A CLI tool that visualizes the memory layout of Go structs, shows wasted bytes from padding, and automatically outputs an optimally packed version using the greedy sort-by-alignment algorithm.
- Parses any Go struct definition you paste into it
- Renders a color-coded byte grid of the current layout
- Field bytes are colored (one color per field)
- Internal (avoidable) padding is red
- Trailing (unavoidable) padding is gray
- Applies the optimal field ordering (largest alignment first) and renders the optimized layout
- Prints the ready-to-use optimized struct definition
Go (like C) inserts padding bytes between struct fields to keep each field aligned to its natural boundary. The order of your fields determines how much padding is inserted.
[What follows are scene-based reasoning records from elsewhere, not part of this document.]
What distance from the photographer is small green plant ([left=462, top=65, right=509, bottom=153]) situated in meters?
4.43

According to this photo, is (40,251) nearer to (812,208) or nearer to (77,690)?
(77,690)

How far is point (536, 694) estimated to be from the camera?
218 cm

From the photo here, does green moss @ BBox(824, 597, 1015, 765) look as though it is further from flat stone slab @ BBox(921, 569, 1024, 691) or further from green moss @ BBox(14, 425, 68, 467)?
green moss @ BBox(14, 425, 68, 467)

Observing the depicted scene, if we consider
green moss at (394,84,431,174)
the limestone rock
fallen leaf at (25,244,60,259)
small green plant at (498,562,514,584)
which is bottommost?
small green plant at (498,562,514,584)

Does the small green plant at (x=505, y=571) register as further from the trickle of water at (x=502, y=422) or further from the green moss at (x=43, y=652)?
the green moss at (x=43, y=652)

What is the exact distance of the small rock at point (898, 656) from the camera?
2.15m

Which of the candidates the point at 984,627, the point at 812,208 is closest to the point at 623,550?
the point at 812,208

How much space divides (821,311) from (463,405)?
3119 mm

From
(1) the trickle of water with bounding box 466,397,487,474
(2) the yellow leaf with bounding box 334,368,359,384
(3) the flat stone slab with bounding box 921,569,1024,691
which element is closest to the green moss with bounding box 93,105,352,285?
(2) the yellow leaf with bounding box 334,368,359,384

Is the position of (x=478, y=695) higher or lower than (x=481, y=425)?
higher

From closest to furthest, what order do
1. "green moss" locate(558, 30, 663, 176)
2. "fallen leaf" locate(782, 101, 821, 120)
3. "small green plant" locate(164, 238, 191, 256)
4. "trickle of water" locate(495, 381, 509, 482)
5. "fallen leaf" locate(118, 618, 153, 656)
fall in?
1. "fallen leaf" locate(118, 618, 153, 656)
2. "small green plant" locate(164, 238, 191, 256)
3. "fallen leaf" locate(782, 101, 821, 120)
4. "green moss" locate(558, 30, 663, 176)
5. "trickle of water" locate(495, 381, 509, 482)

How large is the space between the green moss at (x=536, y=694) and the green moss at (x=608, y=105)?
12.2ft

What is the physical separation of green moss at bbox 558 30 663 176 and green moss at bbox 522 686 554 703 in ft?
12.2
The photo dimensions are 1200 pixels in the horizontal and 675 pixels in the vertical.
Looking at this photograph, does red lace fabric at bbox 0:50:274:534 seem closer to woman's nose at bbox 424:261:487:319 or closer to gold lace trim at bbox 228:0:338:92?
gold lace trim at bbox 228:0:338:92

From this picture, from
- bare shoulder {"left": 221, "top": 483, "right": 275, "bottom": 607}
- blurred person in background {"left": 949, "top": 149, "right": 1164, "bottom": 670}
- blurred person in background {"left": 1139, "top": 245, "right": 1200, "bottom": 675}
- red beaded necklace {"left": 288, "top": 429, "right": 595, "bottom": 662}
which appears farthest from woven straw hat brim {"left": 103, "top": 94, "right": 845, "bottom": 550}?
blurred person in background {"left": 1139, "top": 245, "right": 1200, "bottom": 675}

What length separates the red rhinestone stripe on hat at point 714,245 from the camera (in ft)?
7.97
Sorting fields from largest to smallest alignment eliminates all internal padding — this is provably optimal because all Go alignments are powers of two.
- Go 1.21 or later
- A terminal with ANSI color support (any modern terminal)
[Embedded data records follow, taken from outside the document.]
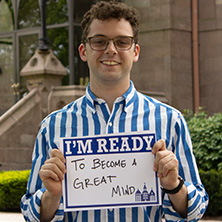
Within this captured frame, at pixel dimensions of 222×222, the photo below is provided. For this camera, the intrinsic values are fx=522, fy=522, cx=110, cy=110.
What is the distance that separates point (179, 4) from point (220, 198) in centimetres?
855

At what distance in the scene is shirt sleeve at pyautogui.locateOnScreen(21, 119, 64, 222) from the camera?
2.66 m

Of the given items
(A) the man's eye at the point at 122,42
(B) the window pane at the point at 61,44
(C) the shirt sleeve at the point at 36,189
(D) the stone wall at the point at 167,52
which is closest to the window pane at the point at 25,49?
(B) the window pane at the point at 61,44

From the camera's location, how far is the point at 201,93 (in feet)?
52.5

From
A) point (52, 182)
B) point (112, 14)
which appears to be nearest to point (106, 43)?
point (112, 14)

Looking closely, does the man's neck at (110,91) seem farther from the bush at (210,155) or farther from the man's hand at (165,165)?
the bush at (210,155)

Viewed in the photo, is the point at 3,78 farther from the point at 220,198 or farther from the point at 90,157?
the point at 90,157

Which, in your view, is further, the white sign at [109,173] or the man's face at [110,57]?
the man's face at [110,57]

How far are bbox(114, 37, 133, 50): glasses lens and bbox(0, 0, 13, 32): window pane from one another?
50.3 feet

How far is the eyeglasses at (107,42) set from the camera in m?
2.76

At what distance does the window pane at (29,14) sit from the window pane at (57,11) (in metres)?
0.60

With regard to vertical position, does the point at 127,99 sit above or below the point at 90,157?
above

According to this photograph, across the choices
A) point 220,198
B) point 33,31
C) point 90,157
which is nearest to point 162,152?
point 90,157

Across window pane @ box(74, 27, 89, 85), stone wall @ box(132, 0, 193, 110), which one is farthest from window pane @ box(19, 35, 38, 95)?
stone wall @ box(132, 0, 193, 110)

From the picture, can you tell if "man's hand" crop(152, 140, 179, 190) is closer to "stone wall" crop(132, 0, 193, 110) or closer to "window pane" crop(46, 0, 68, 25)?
"stone wall" crop(132, 0, 193, 110)
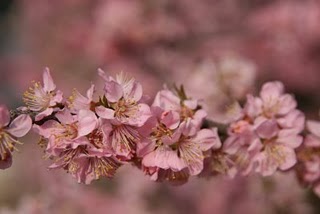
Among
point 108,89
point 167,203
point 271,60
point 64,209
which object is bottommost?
point 167,203

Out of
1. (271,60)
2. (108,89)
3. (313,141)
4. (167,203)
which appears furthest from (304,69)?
(108,89)

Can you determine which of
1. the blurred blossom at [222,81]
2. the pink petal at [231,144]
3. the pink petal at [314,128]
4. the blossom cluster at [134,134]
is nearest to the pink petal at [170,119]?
the blossom cluster at [134,134]

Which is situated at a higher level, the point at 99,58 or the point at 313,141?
the point at 313,141

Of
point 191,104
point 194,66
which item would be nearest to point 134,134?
point 191,104

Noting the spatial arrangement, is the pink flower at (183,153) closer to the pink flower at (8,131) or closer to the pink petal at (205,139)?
the pink petal at (205,139)

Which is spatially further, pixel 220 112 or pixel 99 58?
pixel 99 58

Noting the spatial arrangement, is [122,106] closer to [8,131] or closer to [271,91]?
[8,131]

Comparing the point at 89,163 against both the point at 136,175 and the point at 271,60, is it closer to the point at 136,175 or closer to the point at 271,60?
the point at 136,175
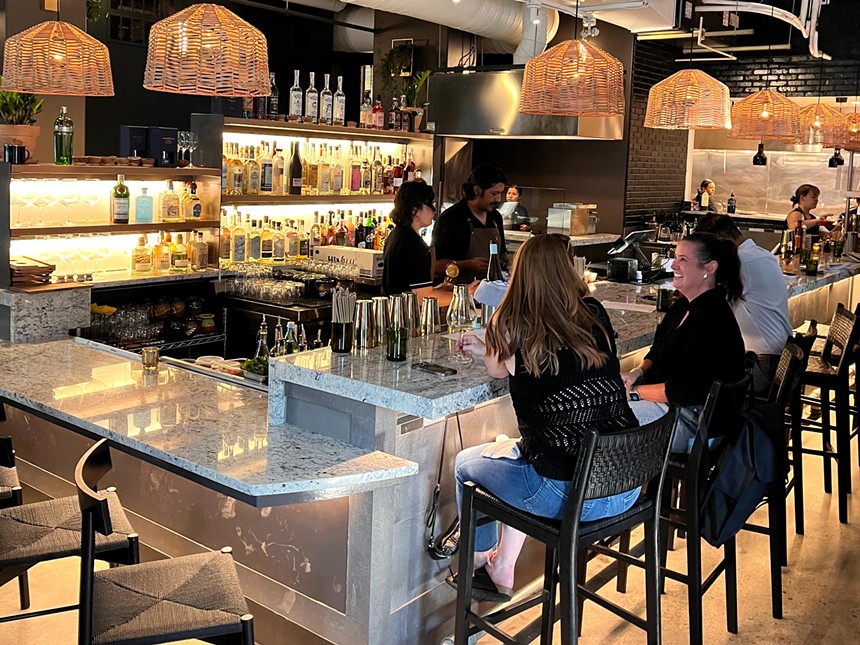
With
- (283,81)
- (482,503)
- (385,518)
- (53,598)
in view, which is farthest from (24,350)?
(283,81)

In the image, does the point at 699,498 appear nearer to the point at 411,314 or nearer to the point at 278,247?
the point at 411,314

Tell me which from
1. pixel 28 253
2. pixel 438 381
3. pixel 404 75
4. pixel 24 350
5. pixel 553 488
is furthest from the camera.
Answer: pixel 404 75

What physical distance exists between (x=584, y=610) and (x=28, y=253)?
361 cm

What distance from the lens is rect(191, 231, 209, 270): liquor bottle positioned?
19.8 ft

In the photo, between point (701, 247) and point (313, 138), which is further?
point (313, 138)

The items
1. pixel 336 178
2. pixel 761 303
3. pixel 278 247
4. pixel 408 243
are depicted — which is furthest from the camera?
pixel 336 178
go install github.com/UcGeorge/structviz@latestOr clone and run locally:
git clone https://github.com/UcGeorge/structviz
cd structviz
go build -o structviz .Run the tool, paste your struct, then press Ctrl+D (macOS/Linux) or Ctrl+Z (Windows):
structvizOr pipe directly:
cat mystruct.go | structvizecho 'type Request struct {
Active bool
ID int64
Code int32
Name string
Flag bool
Count int16
}' | structvizAll three forms are accepted:
// Full type declaration (recommended)
type MyStruct struct {
...
}
// Bare struct keyword
struct {
...
}
// Just the body
{
...
}All built-in Go types:
| Types | Size | Alignment |
|---|---|---|
bool, byte, int8, uint8 |
1 | 1 |
int16, uint16 |
2 | 2 |
int32, uint32, float32, rune |
4 | 4 |
int, uint, uintptr, int64, uint64, float64, complex64 |
8 | 8 |
string, complex128, error |
16 | 8 |
[]T (slice header) |
24 | 8 |
*T, map[K]V, chan T, func(...) |
8 | 8 |
interface{} |
16 | 8 |
[N]T (array) |
N × sizeof(T) | align(T) |
anonymous struct{...} |
computed recursively | — |
External package types (e.g. time.Time, sync.Mutex) are not supported — use only built-in types or inline the fields manually.
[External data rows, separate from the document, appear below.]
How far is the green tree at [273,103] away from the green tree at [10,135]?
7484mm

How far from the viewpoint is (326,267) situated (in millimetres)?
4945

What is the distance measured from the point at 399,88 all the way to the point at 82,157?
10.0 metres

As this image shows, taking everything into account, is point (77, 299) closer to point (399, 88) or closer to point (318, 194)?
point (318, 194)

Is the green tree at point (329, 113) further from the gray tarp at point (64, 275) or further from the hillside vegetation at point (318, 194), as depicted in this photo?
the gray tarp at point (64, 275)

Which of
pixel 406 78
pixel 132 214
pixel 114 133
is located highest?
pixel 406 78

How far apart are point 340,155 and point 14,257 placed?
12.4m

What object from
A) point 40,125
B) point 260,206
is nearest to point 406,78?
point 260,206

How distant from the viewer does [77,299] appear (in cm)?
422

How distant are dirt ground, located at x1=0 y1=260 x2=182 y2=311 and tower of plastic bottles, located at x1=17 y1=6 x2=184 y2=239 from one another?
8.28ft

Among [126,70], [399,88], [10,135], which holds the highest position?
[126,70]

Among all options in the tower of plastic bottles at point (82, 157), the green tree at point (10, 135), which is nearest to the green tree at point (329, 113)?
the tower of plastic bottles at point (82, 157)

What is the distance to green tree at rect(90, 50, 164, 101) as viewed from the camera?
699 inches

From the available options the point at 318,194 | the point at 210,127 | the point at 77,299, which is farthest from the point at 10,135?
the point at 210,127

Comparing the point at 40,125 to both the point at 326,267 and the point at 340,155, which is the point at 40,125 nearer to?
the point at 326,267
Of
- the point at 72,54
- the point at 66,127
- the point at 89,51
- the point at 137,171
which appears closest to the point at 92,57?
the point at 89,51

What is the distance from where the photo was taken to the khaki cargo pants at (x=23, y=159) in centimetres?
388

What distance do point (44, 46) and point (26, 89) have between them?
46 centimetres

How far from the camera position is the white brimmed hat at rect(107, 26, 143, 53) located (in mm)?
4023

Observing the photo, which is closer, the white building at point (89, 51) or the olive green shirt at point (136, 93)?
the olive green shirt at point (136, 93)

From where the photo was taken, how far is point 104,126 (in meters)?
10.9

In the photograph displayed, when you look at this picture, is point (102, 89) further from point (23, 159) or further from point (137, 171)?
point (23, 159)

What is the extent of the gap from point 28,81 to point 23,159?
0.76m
Each row of the grid is exactly alignment bytes wide, where alignment is the largest field alignment in the struct. This mirrors how memory is actually laid out relative to the struct's own alignment requirement.
0 1 2 3 4 5 6 7
┌─────┬─────┬─────┬─────┬─────┬─────┬─────┬─────┐
0: │Name │ │ │ │ │ │ │ │
├─────┼─────┼─────┼─────┼─────┼─────┼─────┼─────┤
8: │Name │ │ │ │ │ │ │ │
├─────┼─────┼─────┼─────┼─────┼─────┼─────┼─────┤
16: │ID │ │ │ │ │ │ │ │
└─────┴─────┴─────┴─────┴─────┴─────┴─────┴─────┘
- Colored cells — one field, one color; the first byte shows the field name
- Red cells (▒) — internal padding; bytes wasted because of misaligned field order
- Gray cells (░) — trailing padding; unavoidable, determined by the largest alignment
Sorting fields by alignment descending is always optimal (not just heuristic) because:
- All Go alignment values are powers of 2
- After placing a field with alignment A, the current offset is always already a multiple of any smaller alignment B (since A is a multiple of B)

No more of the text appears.